SOURCE DOCUMENT START

Open Scientific Writing

Arguably, we are witnessing the end of one era of academic cultural capital– I’d call it the proprietary era– and the beginning of another, which I think should be called the open era. In the proprietary era status was dependent, in part, on the possession of more or less rare forms of knowledge. The value of knowledge was dependent on keeping it secret until it was made public in a way which ensured that you would receive proper credit.

That’s one of the reasons that academic journals were so important: they were the gateway that allowed proprietary knowledge to become public without any loss of capital. The channels themselves, in fact, conveyed their own institutional cultural capital. It didn’t just matter what you knew, it matters where you worked and where you published. Slowly, though, for reasons that range from the political to the technological to the logistic, all of this is changing.

I don’t think it’s possible to know for sure what the new forms of academic capital will look like; there’s still too much turbulence in the system for any clarity. I think, though, that the open science and open notebook folks are the place to look for signs of the emerging paradigm. As a writing teacher, I am particularly interested in the open notebook projects, since they point to a very new model for audience and purpose in academic writing.

“Open Notebook Science,” Jean-Claude Bradley of Drexel writes, “is the practice of making the entire primary record of a research project publicly available online as it is recorded.” It sounds simple, but it’s not; it’s also not as transparent and democratic as it might sound, either. It pushes scientists towards writing notes that others can understand, but that “other” might be other scientists more than the general public. The rest of us can read but may not understand.

How will academic capital change if academics begin to be rewarded for sharing knowledge openly rather than keeping it secret until it can be revealed via the proper channels? “Openness” will itself have to be defined: do we reward most who most fluently speak the technical codes of their disciplines, or do we reward those who find ways to subvert those codes so that science itself becomes more widely accessible? It’s still an open question (pardon the pun).

SOURCE DOCUMENT END

__PARTS OF THE EXERCISE__
1. Sum up the piece on open scientific writing in two sentences.
2. Write what comes next in the piece on open scientific writing, picking up after its last sentence.
The records that follow come from a different source.

STUDY MATERIAL START

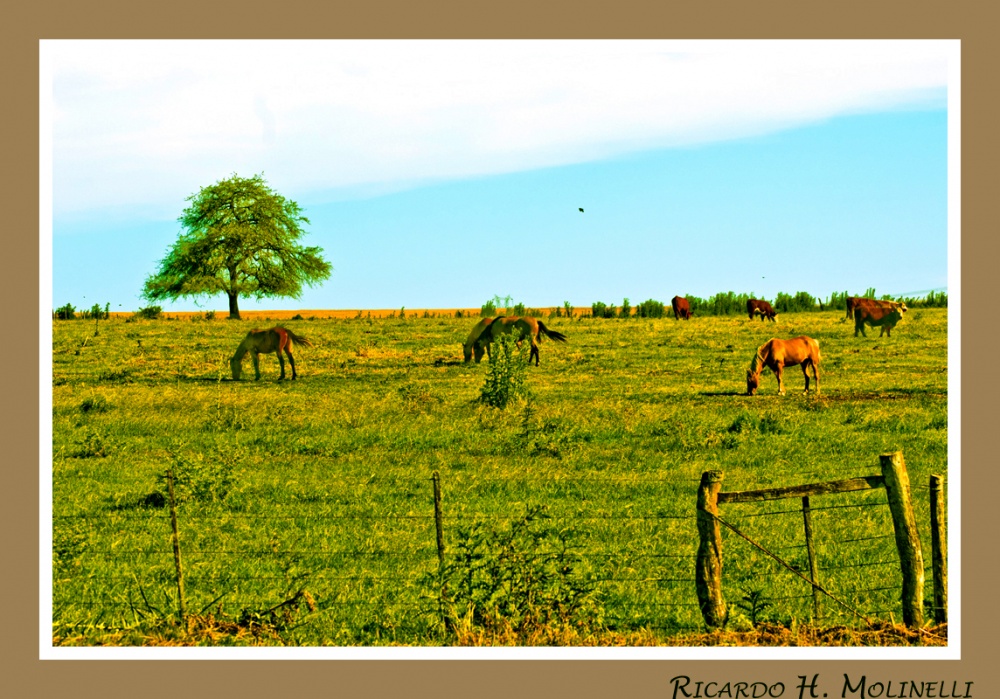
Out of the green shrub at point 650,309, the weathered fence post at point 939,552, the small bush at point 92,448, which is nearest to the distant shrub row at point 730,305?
the green shrub at point 650,309

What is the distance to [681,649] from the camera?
328 inches

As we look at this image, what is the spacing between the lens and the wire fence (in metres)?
9.37

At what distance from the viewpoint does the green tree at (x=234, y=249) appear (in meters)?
47.0

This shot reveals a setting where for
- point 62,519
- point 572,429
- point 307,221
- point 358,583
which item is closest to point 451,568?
point 358,583

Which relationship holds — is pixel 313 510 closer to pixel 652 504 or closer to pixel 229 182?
pixel 652 504

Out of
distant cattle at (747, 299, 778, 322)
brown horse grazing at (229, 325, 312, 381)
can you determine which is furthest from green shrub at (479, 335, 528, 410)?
distant cattle at (747, 299, 778, 322)

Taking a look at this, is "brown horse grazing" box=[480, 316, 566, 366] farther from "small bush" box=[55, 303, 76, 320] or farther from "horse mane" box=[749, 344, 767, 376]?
"small bush" box=[55, 303, 76, 320]

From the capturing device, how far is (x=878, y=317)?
3294 cm

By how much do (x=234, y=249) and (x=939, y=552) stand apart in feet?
137

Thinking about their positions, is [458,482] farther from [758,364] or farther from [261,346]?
[261,346]

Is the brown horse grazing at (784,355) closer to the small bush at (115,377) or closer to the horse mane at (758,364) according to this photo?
the horse mane at (758,364)

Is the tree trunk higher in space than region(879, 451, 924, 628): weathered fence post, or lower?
higher

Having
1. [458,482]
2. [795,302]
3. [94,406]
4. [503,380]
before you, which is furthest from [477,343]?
[795,302]

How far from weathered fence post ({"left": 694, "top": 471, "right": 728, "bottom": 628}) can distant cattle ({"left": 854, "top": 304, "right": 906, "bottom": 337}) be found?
25.2 metres
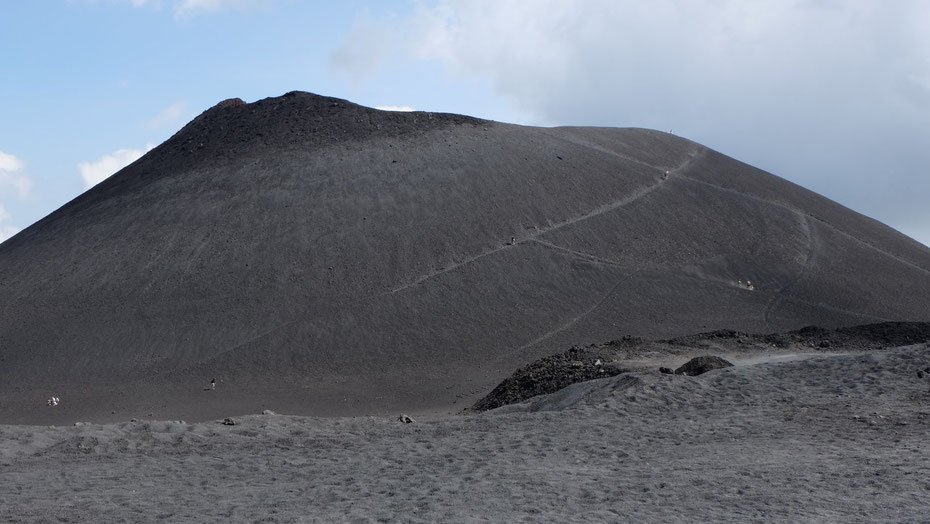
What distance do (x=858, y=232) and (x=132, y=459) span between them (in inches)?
1437

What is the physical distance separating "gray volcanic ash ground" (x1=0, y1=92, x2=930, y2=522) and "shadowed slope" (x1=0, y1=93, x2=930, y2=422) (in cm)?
14

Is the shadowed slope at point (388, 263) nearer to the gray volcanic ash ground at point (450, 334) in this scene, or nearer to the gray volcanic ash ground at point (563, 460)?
the gray volcanic ash ground at point (450, 334)

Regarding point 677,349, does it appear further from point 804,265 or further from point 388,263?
point 804,265

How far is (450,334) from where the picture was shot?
98.5ft

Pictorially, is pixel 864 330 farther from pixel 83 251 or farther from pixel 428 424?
pixel 83 251

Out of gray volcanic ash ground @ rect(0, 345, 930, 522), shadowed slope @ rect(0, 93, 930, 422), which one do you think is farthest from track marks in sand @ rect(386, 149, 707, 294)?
gray volcanic ash ground @ rect(0, 345, 930, 522)

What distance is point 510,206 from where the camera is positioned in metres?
37.0

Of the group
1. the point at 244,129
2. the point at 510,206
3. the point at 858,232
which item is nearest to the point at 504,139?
the point at 510,206

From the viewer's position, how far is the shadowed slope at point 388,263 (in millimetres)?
28781

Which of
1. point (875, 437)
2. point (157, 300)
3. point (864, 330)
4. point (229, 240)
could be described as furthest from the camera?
point (229, 240)

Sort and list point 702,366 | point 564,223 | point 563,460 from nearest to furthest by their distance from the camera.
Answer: point 563,460
point 702,366
point 564,223

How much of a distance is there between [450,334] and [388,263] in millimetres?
5363

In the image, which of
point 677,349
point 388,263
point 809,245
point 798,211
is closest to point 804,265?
point 809,245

STUDY MATERIAL END

__OUTPUTS IN ORDER__
1. The piece argues that academia may be moving from a proprietary era, when status depended partly on holding rare knowledge and making it public through academic journals, to an open era. It points to open notebook science, which makes a research project's entire primary record publicly available online as it is recorded, as a sign of this shift, and asks whether openness should reward those who speak their field's technical codes most fluently or those who make science more widely accessible.

2.
Pity the Poor Adjunct

The Dylan reference is probably unfair. But whenever I read a piece like this (“Value Students? Then Value Adjuncts“) I can’t help but feel more than a little frustrated. Academics– not just adjuncts– just don’t seem to understand the basic paradigms of power in a capitalist economy. I know that in part it’s just a figure of speech, but it’s absurd to ask the university to “care.”

It just does not work that way. No capitalist institution, no matter how rooted in the liberal arts (or organic foods or solar power or anything else) is going to willingly give up power over something as basic as labor costs. Adjuncts, especially in writing programs, like the author of the piece, are money making machines. Too often (but not always) they are very compliant money machines too.

The real problem, in the end, is that academia needs to give up its genteel notions of power and influence exercises through persuasion, specially in a written form. It borders on a kind of fetish– this notion that the way you change the university is by writing texts to persuade them that your cause is just. Writing is fine, but power comes from organization.

Cultural Capital at the Top

My educated guess is that the class divide that seems to have become so normalized economically is going to become ever more sharply reflected in the cultural capital of education. I think this will first happen in the institutional capital of universities, particularly in the way they represent learning. These new emerging class divisions will turn on technology.

More and more, I think, online education will come to be seen as analogous to the large lecture halls of the public research universities and the community colleges. That is, as cost and labor saving techniques by and large inappropriate to the higher reaches of the hierarchy. Elite institutions will use distance education, but only as a supplement to their experiential pedagogy.

It won’t be perfectly clear cut– what social phenomena ever is? — but increasingly the class divide will be reflected in the relative pedagogical weight of experiential, ‘hands on’ education, and distance education. At the top, cultural capital will be accumulated in small workshop seminars and in various forms of professional collaboration; at the bottom, via online courses.

I think you get a hint of this in Yale’s ongoing attempt to redefine its Architecture program to reflect what the American Institute of Architecture Students calls “a culture of optimism, respect, sharing, engagement and innovation” (“New Blueprint for Architecture” Inside Higher Ed, October 19, 2009). The reforms are understandably oriented towards undoing the old “work until you drop” model.

That’s a good thing, no doubt. Most subtlety, though, the changes all seem to suggest an emphasis on the sorts of educational work that can only be accomplished in person. “Students will be able to spend a semester in New York City taking courses,” says Dagmar Ritcher, architecture chair, “working at internships and “networking with alumni who are very active in practice there.”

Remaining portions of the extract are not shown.